▸ ACTIONS TO TAKE:
1. List every vegetable named in the stir-fry recipe.
2. According to the stir-fry recipe, why is oil drizzled over the meat after the optional marinade is mixed in?
3. Continue the stir-fry recipe from its last line.

▸ TEXT SEGMENT:
Teriyaki Chicken Rice Bowls and the Basic Asian Stir-fry

1-2 cloves garlic, smashed or minced
1-2 slices ginger
2 Tbsp vegetable oil, canola oil or extra virgin olive oil, approximately enough to cover bottom of pan

1 lb thinly sliced meat (chicken, beef, pork), tofu, prawns, scallops
3/4 cup chicken broth, water or vegetable broth, plus up to 1/2 cup more if more sauce is desired
*optional meat marinade:   Add a pinch of salt, pepper, a drizzle of soy sauce and approx. 1/2 tsp cornstarch to the meat.  Mix well and then drizzle 1/2-1 tsp oil to seal the marinade 

1 cup sliced carrots
1 cup sliced celery
2-4 cups broccoli, cut in bite sized pieces (1-2 heads of broccoli)
1 red pepper, sliced
1/2 cup sugar snap or snow peas

1/4 tsp kosher salt, add more in 1/4 tsp increments
2-4 Tbsp homemade or bottled Teriyaki sauce* (I will post my homemade teriyaki sauce recipe in a later post)

▸ DATA LISTING:
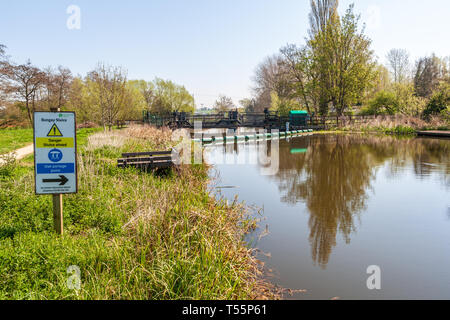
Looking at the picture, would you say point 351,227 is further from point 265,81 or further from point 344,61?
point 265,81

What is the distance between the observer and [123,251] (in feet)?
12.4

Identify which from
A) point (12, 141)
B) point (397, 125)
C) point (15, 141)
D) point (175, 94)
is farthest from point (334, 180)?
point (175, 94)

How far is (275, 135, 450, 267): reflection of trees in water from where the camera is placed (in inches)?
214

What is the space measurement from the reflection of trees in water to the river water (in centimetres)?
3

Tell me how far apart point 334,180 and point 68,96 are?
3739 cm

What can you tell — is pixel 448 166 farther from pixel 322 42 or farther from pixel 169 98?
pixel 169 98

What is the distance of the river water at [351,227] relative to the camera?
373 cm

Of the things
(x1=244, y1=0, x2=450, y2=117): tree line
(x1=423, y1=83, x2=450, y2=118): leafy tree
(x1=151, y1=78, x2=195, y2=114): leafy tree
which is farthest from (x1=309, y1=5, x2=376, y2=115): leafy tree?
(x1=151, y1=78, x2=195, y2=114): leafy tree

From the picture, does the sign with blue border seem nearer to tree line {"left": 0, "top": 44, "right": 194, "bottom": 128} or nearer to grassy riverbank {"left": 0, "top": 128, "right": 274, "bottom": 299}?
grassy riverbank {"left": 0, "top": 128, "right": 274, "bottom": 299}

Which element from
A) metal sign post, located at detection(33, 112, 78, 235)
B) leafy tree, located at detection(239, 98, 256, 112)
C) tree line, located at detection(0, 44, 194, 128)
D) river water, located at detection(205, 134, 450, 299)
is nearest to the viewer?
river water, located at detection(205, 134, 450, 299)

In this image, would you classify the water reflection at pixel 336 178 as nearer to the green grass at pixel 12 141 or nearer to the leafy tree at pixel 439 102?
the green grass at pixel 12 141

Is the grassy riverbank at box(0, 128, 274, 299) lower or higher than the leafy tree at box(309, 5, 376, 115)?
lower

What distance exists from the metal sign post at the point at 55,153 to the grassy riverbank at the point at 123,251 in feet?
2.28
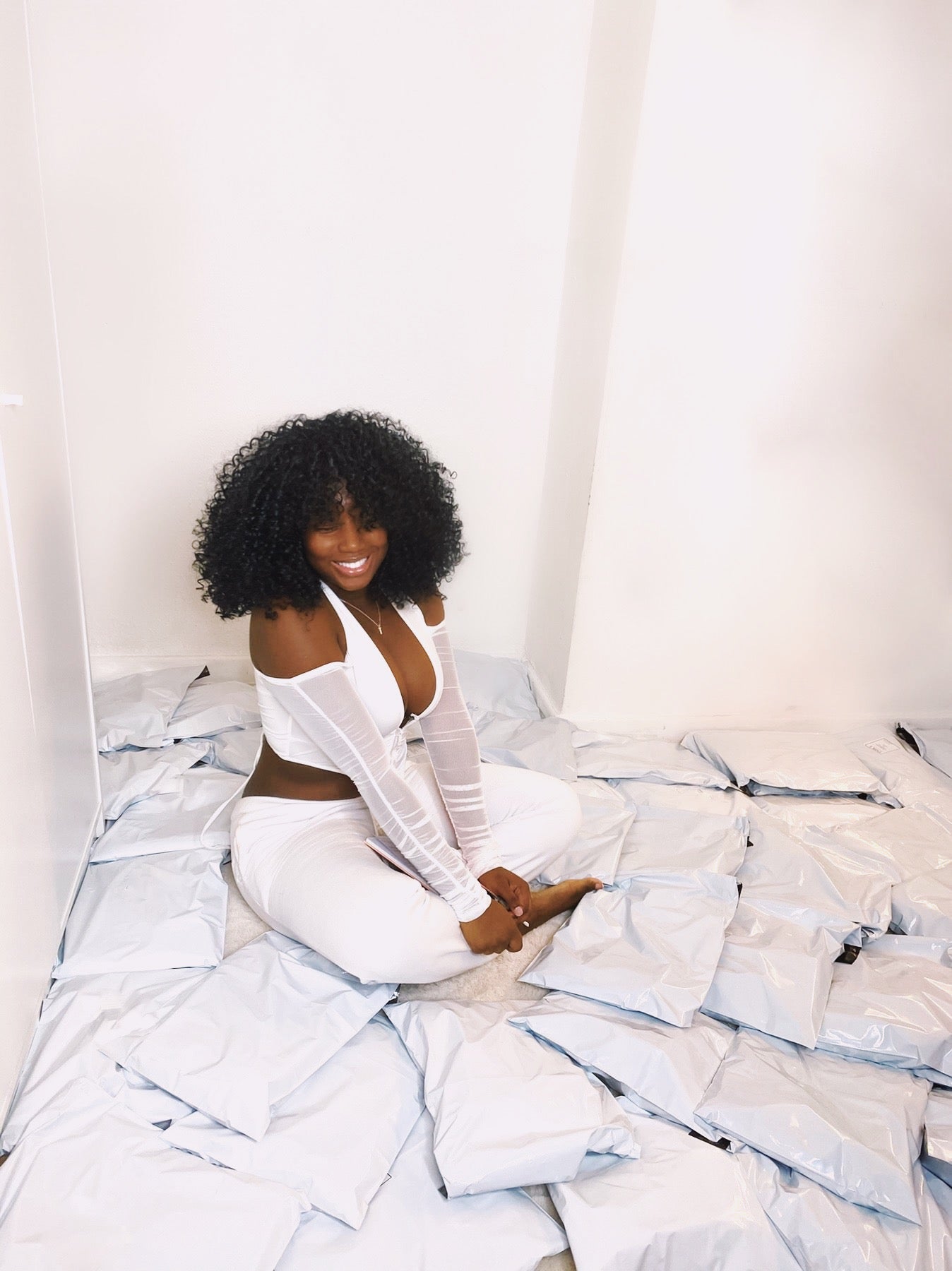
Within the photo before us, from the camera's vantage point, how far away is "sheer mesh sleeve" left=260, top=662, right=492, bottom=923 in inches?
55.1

--

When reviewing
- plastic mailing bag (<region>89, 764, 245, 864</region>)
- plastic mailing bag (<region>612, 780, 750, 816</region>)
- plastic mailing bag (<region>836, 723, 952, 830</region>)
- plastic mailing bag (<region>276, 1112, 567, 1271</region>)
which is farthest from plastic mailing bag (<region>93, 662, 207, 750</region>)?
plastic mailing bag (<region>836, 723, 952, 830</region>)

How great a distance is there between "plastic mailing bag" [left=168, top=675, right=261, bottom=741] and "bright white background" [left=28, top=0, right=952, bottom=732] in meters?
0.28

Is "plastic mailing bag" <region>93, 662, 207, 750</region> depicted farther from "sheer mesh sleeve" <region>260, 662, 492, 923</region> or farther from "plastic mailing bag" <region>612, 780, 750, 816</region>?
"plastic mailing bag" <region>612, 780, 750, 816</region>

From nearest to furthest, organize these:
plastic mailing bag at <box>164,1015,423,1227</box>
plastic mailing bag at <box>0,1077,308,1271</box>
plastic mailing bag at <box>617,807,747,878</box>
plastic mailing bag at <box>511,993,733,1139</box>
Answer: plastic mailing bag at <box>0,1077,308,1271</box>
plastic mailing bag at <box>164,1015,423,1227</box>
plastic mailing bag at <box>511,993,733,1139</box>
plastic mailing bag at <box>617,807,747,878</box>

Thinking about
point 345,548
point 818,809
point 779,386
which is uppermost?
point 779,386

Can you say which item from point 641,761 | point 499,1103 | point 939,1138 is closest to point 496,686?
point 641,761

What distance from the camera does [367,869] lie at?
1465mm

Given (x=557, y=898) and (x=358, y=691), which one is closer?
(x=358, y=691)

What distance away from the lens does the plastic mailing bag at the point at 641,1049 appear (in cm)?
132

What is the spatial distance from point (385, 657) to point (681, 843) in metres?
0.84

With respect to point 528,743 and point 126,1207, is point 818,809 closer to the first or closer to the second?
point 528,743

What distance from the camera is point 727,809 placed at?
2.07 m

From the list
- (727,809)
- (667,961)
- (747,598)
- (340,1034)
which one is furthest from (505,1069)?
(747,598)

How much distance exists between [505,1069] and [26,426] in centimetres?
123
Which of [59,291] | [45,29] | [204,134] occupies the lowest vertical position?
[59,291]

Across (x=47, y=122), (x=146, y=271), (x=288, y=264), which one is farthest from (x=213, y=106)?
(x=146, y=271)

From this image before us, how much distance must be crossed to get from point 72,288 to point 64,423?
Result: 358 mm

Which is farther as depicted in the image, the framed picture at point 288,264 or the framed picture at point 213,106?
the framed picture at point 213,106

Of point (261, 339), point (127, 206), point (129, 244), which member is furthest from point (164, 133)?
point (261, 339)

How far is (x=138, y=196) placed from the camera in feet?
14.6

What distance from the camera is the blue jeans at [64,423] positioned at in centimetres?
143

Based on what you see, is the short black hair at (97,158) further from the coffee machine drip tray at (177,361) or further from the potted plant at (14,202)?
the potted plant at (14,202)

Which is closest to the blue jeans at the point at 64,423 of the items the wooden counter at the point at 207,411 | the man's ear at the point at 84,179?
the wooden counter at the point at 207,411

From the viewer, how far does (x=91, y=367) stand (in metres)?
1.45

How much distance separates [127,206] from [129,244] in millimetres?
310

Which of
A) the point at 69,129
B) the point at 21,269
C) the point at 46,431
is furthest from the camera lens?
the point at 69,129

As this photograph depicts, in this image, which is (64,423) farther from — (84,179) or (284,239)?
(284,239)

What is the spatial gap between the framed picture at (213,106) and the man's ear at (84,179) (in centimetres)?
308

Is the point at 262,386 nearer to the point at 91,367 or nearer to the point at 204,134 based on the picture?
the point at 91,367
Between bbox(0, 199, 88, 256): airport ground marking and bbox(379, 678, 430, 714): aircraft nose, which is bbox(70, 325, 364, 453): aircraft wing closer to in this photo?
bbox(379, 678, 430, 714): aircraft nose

--

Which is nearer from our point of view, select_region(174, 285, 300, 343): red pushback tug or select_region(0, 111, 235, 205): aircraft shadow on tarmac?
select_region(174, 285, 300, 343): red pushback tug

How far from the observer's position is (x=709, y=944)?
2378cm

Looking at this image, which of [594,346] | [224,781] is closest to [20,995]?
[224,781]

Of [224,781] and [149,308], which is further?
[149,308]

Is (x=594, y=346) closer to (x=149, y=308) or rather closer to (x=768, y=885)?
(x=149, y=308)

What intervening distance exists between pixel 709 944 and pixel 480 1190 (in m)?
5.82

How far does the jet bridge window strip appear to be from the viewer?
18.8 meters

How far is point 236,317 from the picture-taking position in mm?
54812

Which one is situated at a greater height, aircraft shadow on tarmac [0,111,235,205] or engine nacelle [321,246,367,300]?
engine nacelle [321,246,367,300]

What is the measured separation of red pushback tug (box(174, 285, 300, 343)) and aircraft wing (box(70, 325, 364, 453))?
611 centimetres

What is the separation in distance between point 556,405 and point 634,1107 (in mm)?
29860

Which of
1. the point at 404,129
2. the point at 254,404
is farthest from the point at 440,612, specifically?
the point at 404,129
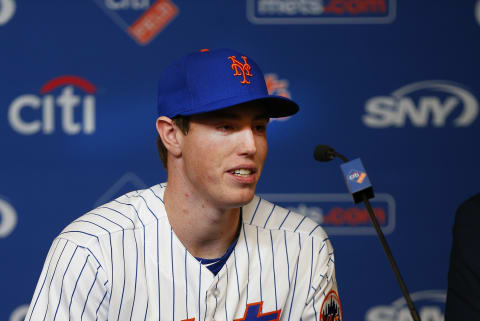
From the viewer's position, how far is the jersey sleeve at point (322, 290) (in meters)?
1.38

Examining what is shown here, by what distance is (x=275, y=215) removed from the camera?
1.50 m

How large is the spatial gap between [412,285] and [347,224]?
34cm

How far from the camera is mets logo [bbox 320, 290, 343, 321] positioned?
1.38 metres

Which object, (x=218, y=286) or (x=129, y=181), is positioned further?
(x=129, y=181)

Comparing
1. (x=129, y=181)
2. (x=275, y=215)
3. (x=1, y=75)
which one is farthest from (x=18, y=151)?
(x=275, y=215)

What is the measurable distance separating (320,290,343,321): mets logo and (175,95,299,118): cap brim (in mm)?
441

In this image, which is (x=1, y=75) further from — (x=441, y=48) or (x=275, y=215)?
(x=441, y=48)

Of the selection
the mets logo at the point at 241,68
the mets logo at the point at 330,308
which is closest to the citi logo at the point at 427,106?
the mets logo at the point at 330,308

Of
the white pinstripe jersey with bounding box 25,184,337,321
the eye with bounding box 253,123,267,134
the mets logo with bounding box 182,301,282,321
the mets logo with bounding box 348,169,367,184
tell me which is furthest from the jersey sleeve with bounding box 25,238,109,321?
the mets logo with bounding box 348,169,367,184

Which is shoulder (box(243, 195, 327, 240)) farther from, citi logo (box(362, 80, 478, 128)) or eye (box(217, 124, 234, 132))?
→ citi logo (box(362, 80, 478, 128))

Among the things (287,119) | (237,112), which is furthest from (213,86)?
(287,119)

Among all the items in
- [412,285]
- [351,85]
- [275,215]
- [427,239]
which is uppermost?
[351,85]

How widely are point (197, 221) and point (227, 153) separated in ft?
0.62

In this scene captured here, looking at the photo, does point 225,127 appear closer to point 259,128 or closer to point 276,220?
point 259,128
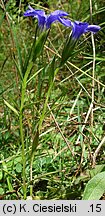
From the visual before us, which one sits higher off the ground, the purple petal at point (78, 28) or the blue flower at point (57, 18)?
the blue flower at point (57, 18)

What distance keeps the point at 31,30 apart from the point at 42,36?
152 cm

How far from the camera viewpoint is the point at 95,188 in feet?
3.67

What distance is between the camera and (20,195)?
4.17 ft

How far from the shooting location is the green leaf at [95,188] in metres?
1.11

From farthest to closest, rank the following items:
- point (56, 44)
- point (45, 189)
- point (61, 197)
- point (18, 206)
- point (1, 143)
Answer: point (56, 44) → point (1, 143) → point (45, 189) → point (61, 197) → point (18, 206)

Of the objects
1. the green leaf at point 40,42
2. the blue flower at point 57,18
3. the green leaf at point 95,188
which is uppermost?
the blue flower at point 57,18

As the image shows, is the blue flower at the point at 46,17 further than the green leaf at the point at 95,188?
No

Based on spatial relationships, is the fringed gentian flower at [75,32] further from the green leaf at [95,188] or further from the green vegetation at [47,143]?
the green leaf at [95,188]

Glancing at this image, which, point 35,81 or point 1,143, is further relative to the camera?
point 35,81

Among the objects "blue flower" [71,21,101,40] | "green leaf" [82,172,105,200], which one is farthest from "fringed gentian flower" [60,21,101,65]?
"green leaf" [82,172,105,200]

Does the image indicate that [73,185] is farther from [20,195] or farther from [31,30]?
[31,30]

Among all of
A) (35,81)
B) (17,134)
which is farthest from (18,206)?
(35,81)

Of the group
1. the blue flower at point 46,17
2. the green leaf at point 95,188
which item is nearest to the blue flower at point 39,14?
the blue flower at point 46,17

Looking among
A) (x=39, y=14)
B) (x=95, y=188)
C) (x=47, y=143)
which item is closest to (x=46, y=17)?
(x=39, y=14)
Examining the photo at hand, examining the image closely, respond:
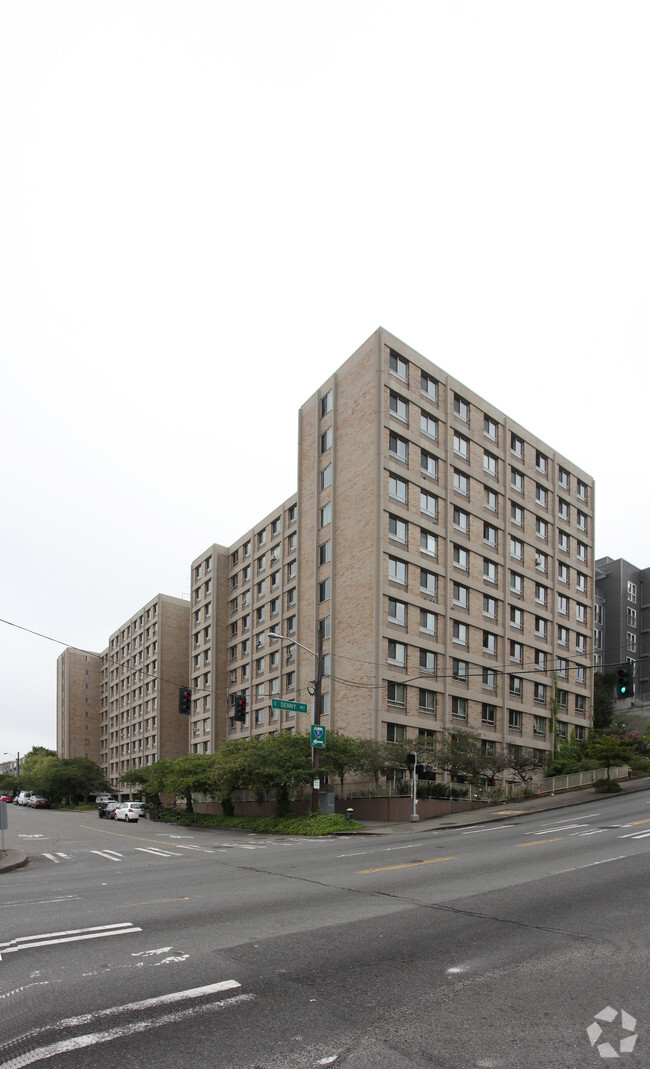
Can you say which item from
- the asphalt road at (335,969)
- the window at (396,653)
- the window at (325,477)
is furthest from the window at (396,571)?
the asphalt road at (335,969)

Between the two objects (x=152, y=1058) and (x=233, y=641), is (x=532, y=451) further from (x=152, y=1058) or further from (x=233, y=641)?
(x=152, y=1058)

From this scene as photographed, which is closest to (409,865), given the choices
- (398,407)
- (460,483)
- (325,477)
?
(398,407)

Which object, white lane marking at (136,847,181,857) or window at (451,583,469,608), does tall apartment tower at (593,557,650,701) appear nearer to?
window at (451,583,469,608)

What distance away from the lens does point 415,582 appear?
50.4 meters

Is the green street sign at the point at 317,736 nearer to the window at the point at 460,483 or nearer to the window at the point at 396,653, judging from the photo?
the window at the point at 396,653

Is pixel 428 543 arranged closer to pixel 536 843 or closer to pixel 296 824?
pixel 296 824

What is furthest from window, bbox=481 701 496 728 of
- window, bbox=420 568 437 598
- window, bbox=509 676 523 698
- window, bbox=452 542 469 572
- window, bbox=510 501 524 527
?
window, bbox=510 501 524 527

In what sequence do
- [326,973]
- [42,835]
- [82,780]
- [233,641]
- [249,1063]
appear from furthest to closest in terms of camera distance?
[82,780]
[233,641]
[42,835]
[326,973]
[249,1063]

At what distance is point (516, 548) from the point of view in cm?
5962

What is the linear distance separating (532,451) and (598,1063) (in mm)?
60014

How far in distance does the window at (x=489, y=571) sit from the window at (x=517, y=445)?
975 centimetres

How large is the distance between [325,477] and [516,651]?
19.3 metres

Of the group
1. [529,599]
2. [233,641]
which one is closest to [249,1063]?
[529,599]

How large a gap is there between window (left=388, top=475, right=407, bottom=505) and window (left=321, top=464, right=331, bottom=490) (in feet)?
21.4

▸ ANSWER LIST:
1. Carrots, celery, broccoli, red pepper, and sugar snap or snow peas.

2. The oil is drizzled over the meat to seal the marinade.

3.
1-2 Tbsp cornstarch dissolved in 1/4 cup cold water; mix well, no lumps
1 tsp light soy sauce, optional
1 tsp dark soy sauce, if darker brown sauce is desired
hot chili sauce, optional

Heat approximately 1 Tbsp vegetable oil (canola, extra virgin olive oil, etc) in a large pot or wok to medium-high.  Do not let pan overheat. Add 1-2 cloves crushed/minced garlic and 1-2 slices fresh/frozen ginger.  

Add sliced chicken and cook for 3-4 minutes on high heat, covered.  Uncover and flip the meat over and cook for another 2-3 minutes.  The chicken will release from the pan if it is cooked. Transfer to a clean bowl. 

Heat another 1 Tbsp oil to the wok and add garlic and ginger (from the meat) to the hot oil.  Add sliced carrots and cook for 2 minutes, stirring often.  Add sliced celery and cook for 2 minutes, covered.  Add cut broccoli and mix it with the carrots and celery.  Pour 3/4 cup chicken broth (water or vegetable broth) to the vegetables.  Cover and simmer for 7-8 minutes for tender crisp vegetables.  Add remaining vegetables and cook another 2 minutes.  

Return the cooked chicken back to the cooked vegetables and bring the liquid to boil.  Thicken the sauce with cornstarch slurry and mix well to ensure the sauce thickens nicely.  If the sauce is too thick, add up to 1/2 cup broth.  Season with salt, pepper, light and dark soy sauce (optional) and teriyaki* sauce to taste.  Serve over rice or noodles.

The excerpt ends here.